Content starts

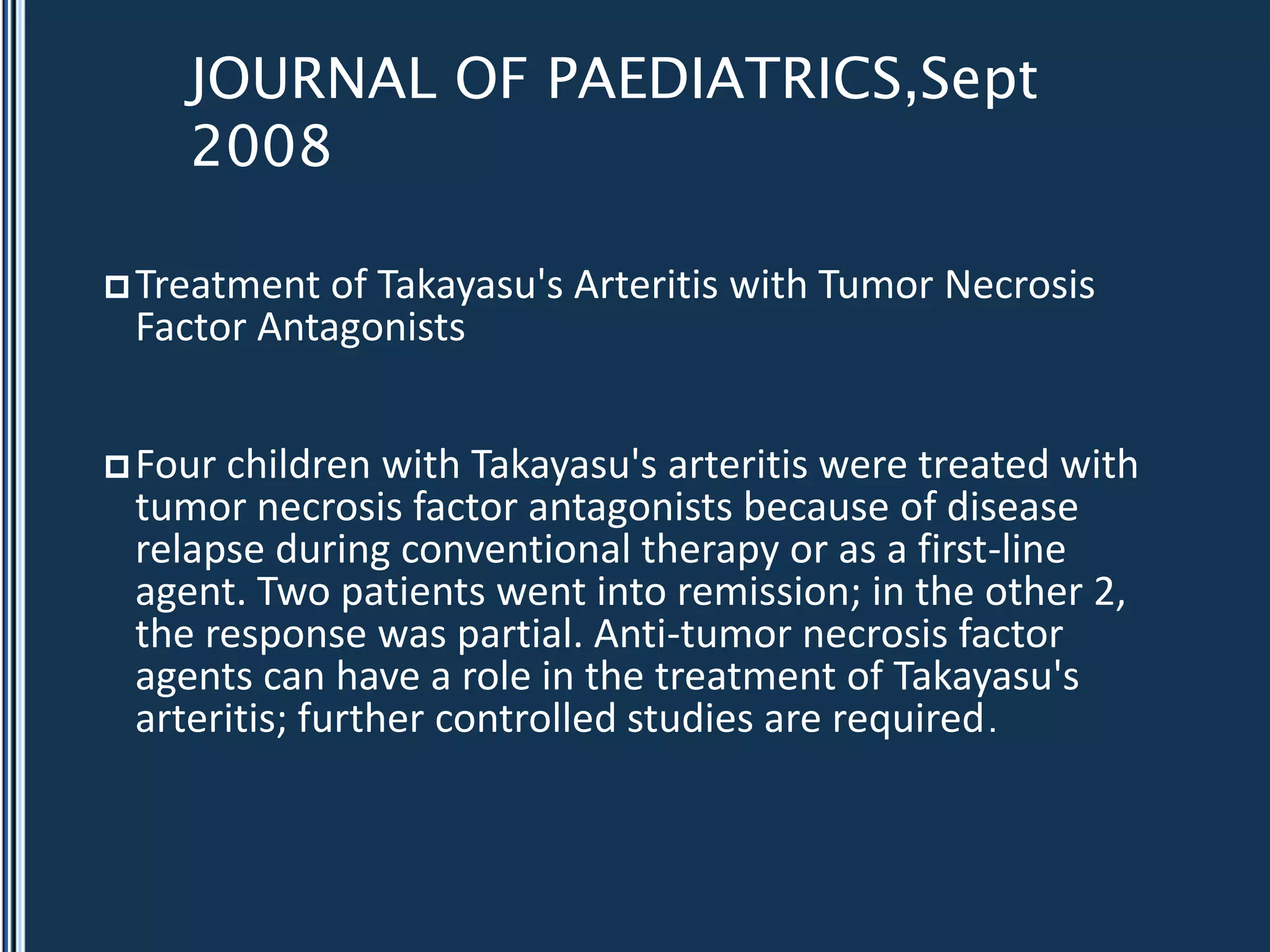 JOURNAL OF PAEDIATRICS,Sept 2008

Treatment of Takayasu's Arteritis with Tumor Necrosis Factor Antagonists

Four children with Takayasu's arteritis were treated with tumor necrosis factor antagonists because of disease relapse during conventional therapy or as a first-line agent. Two patients went into remission; in the other 2, the response was partial. Anti-tumor necrosis factor agents can have a role in the treatment of Takayasu's arteritis; further controlled studies are required.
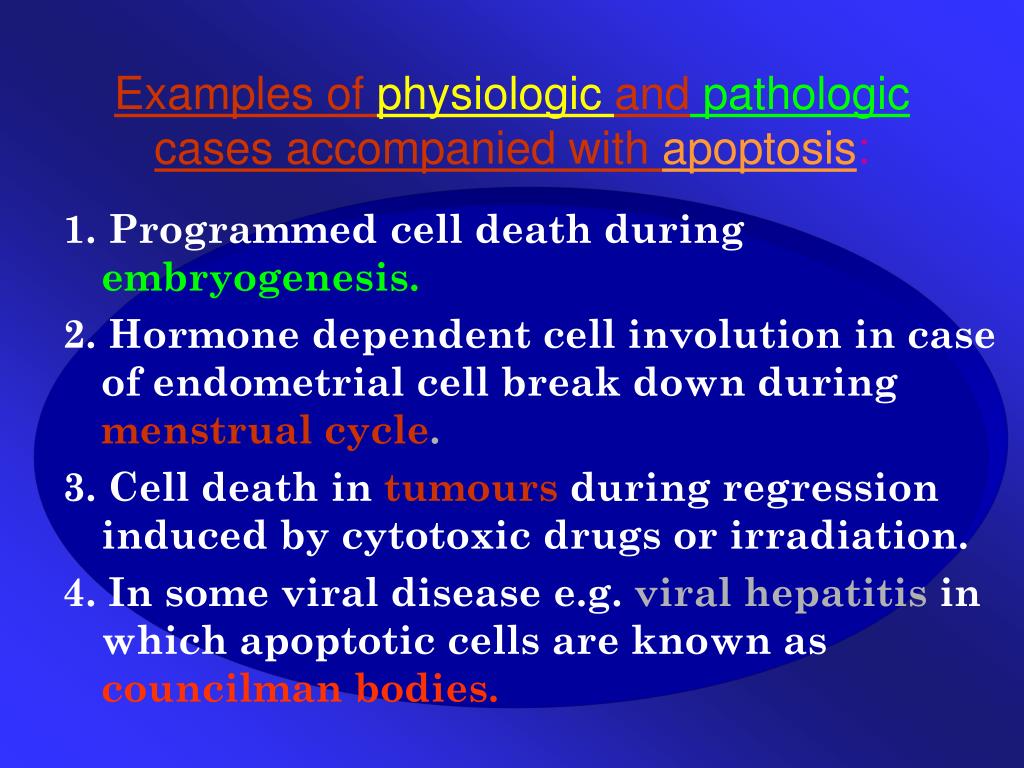 Examples of physiologic and pathologic cases accompanied with apoptosis:

1. Programmed cell death during embryogenesis.

2. Hormone dependent cell involution in case of endometrial cell break down during menstrual cycle.

3. Cell death in tumours during regression induced by cytotoxic drugs or irradiation.

4. In some viral disease e.g. viral hepatitis in which apoptotic cells are known as councilman bodies.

Content ends

REQUIREMENT:
Once you reach the line that holds "2. Hormone dependent", print it and every line after it through the end of the records, word for word.

ANSWER FOR THIS EXERCISE:
2. Hormone dependent cell involution in case of endometrial cell break down during menstrual cycle.

3. Cell death in tumours during regression induced by cytotoxic drugs or irradiation.

4. In some viral disease e.g. viral hepatitis in which apoptotic cells are known as councilman bodies.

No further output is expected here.